Dim innfilename As String
Dim outfilename As String
innfilename = "4.6.12.Jack&DianeWedding004.jpg"
outfilename = innfilename

Dim regexB As RegExp
Dim regexBMatchCol As MatchCollection
Dim regexBMatch As Match
Set regexB = New RegExp
regexB.IgnoreCase = True
regexB.Global = True
regexB.Pattern = "^(\d{1,2})\.(\d{1,2})\.(\d{2,4})\.(.*)$"
Set regexBMatchCol = regexB.Execute(innfilename)

If regexBMatchCol.Count > 0 Then
    Set regexBMatch = regexBMatchCol(0)
    mnth = regexBMatch.SubMatches(0)
    dayy = regexBMatch.SubMatches(1)
    year = regexBMatch.SubMatches(2)
    remd = regexBMatch.SubMatches(3)
    yearInt = Val(year)
    mnthInt = Val(mnth)
    dayyInt = Val(dayy)

=== Goal 1 ===
Decide whether each statement below agrees with the code excerpt, and answer yes or no, quoting the words of the code excerpt that settle it: (a) the pattern ignores letter case; (b) the fourth submatch is stored in the variable year; (c) outfilename is given the same value as innfilename.
=== Goal 2 ===
Pick out every line of the listing that contains the word "geometric".

[Excerpts from a spatial dataset]
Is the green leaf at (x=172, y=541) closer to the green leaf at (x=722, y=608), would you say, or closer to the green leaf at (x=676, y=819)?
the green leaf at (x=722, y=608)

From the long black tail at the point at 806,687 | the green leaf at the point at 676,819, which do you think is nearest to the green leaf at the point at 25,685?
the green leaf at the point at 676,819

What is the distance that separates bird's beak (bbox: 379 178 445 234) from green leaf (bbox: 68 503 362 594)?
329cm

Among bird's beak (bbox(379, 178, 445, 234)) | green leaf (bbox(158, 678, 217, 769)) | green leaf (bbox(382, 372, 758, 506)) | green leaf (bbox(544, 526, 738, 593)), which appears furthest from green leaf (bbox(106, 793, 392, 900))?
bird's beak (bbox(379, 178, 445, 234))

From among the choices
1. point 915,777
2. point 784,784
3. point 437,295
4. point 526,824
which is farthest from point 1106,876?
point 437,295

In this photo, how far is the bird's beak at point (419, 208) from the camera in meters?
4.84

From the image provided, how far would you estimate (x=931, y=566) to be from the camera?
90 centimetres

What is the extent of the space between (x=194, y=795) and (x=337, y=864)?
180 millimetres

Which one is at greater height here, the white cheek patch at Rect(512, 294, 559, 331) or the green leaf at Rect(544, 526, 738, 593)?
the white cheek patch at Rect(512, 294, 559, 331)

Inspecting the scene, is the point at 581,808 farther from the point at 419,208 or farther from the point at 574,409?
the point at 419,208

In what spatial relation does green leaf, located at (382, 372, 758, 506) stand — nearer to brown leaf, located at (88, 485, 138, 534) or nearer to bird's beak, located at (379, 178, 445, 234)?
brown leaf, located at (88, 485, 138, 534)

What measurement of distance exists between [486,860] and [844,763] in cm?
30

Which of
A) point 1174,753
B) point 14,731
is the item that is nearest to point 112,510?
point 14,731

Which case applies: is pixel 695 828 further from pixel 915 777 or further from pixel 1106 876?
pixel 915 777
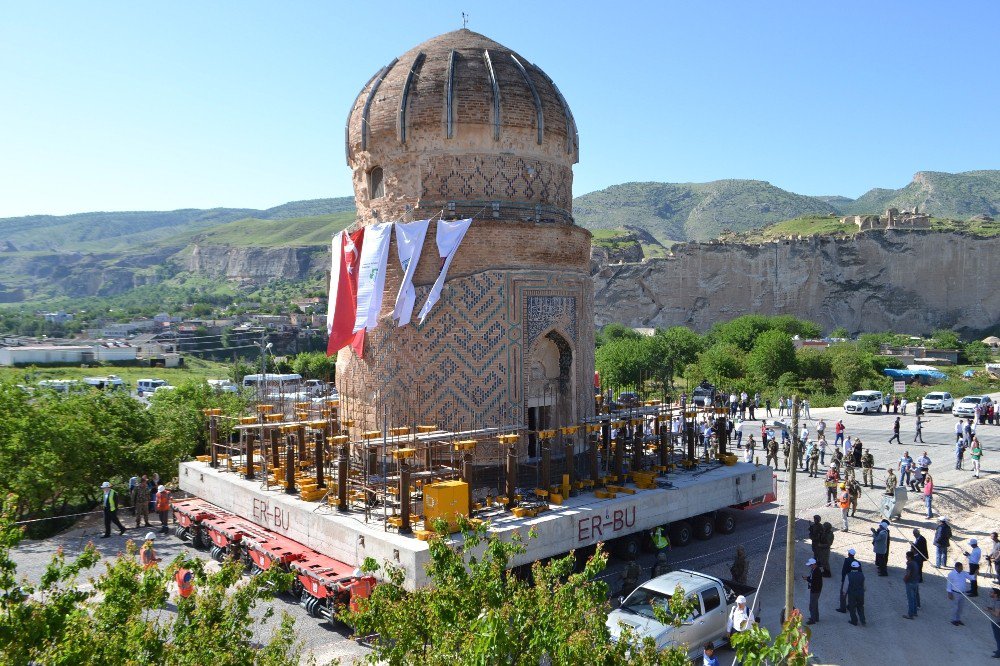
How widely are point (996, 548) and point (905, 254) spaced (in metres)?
71.5

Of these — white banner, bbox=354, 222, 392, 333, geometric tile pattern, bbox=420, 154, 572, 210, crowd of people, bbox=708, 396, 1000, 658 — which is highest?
geometric tile pattern, bbox=420, 154, 572, 210

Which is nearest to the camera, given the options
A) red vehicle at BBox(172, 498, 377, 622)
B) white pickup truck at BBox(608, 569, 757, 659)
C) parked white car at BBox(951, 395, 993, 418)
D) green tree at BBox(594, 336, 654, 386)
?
white pickup truck at BBox(608, 569, 757, 659)

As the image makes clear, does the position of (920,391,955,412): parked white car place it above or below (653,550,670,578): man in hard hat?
below

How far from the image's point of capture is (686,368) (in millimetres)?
62406

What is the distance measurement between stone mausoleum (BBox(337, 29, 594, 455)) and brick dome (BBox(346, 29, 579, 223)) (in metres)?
0.04

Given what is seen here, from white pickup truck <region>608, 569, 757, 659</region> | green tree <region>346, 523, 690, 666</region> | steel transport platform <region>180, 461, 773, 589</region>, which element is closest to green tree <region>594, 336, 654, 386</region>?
steel transport platform <region>180, 461, 773, 589</region>

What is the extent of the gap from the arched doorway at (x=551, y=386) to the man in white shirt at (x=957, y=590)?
8979 mm

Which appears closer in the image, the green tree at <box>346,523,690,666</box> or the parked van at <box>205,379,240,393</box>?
the green tree at <box>346,523,690,666</box>

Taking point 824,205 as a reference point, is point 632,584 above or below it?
below

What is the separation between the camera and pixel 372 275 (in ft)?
63.1

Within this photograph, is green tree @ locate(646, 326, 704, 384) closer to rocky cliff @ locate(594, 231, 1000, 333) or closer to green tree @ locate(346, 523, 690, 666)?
rocky cliff @ locate(594, 231, 1000, 333)

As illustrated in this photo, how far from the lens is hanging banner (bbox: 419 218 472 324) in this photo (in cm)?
1836

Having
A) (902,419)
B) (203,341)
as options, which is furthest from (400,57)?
(203,341)

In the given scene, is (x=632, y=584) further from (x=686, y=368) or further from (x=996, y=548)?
(x=686, y=368)
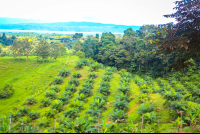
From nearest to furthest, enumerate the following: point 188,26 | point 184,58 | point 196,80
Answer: point 188,26 → point 184,58 → point 196,80

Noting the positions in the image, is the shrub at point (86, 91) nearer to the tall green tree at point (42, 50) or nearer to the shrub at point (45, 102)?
A: the shrub at point (45, 102)

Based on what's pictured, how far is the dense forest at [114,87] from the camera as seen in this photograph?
6246 millimetres

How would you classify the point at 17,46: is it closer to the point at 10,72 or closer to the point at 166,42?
the point at 10,72

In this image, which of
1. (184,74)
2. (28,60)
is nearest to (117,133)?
(184,74)

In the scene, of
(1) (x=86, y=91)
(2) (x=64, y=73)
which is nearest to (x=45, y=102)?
(1) (x=86, y=91)

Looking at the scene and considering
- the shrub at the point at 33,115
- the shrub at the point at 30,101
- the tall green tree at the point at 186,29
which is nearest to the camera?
the tall green tree at the point at 186,29

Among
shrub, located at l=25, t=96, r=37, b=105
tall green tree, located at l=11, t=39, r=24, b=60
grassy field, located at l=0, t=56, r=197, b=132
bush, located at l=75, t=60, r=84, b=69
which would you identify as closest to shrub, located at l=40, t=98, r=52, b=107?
grassy field, located at l=0, t=56, r=197, b=132

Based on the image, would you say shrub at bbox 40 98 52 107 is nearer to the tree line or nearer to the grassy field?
the grassy field

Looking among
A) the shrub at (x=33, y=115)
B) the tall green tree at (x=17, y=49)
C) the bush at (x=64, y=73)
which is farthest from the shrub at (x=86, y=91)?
the tall green tree at (x=17, y=49)

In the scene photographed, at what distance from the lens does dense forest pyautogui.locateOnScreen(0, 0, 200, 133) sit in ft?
20.5

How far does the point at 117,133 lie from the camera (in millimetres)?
5195

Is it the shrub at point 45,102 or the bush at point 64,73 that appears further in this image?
the bush at point 64,73

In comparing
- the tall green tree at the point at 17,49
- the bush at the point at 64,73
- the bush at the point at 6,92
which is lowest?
the bush at the point at 6,92

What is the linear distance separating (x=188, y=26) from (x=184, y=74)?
79.2ft
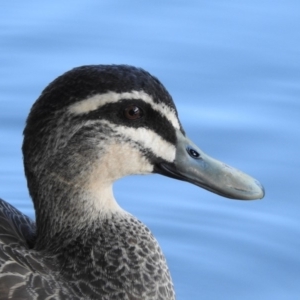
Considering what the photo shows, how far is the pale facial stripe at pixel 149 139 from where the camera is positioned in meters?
5.71

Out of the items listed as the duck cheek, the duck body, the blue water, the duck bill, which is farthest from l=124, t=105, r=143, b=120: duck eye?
the blue water

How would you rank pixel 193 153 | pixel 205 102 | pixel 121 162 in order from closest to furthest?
1. pixel 121 162
2. pixel 193 153
3. pixel 205 102

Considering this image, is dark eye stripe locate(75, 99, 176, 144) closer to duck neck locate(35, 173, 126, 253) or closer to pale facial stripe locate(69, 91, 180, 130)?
pale facial stripe locate(69, 91, 180, 130)

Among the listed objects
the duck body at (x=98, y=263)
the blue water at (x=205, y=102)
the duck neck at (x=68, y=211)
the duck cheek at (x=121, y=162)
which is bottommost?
the duck body at (x=98, y=263)

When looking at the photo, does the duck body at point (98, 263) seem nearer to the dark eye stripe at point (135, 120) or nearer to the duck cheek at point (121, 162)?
the duck cheek at point (121, 162)

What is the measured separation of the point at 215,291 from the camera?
23.8 ft

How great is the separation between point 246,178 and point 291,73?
283 centimetres

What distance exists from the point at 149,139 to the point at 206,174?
0.36 m

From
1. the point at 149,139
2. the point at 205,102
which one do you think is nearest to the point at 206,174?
the point at 149,139

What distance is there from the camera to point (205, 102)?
8328mm

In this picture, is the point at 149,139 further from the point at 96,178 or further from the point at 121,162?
the point at 96,178

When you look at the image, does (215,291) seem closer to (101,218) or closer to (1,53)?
(101,218)

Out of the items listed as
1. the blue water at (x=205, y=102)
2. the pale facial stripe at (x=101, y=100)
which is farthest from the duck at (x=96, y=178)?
the blue water at (x=205, y=102)

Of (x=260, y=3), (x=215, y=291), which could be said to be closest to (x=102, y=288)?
(x=215, y=291)
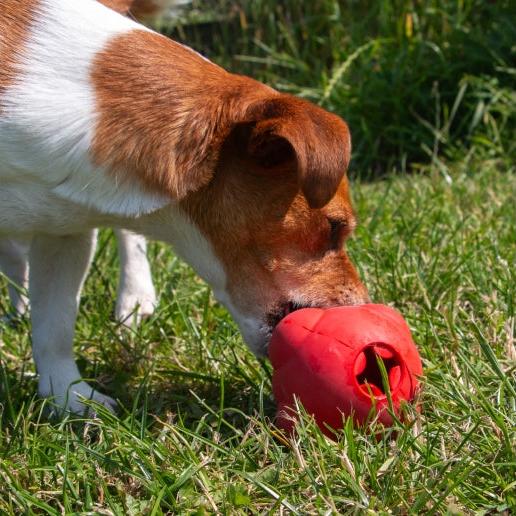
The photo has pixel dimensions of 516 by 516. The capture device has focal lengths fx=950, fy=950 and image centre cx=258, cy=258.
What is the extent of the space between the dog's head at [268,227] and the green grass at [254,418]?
0.27 m

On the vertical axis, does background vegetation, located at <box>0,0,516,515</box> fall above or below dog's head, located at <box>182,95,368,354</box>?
below

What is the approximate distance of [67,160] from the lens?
2662mm

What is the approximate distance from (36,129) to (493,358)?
1.42 metres

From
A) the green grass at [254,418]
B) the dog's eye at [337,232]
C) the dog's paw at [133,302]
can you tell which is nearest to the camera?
the green grass at [254,418]

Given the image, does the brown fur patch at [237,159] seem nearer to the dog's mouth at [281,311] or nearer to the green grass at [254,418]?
the dog's mouth at [281,311]

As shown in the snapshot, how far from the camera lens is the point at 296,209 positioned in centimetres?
281

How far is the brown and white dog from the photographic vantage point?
2.64 metres

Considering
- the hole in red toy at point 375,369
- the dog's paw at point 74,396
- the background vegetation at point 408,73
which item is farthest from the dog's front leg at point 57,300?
the background vegetation at point 408,73

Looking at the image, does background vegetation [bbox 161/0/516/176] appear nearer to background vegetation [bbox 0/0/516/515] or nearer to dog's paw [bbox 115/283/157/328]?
background vegetation [bbox 0/0/516/515]

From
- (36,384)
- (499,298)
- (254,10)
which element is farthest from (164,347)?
(254,10)

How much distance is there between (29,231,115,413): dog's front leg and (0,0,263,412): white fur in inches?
10.6

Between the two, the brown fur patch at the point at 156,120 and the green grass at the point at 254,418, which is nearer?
the green grass at the point at 254,418

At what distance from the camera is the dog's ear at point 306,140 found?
2525mm

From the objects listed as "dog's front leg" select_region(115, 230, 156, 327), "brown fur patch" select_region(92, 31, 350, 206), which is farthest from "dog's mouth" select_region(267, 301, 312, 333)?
"dog's front leg" select_region(115, 230, 156, 327)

=== Worked answer 1 ===
(a) Yes: "regexB.IgnoreCase = True"
(b) No: "remd = regexBMatch.SubMatches(3)"
(c) Yes: "outfilename = innfilename"

=== Worked answer 2 ===
Of these — white banner, bbox=354, 222, 392, 333, geometric tile pattern, bbox=420, 154, 572, 210, crowd of people, bbox=708, 396, 1000, 658 — which is highest?
geometric tile pattern, bbox=420, 154, 572, 210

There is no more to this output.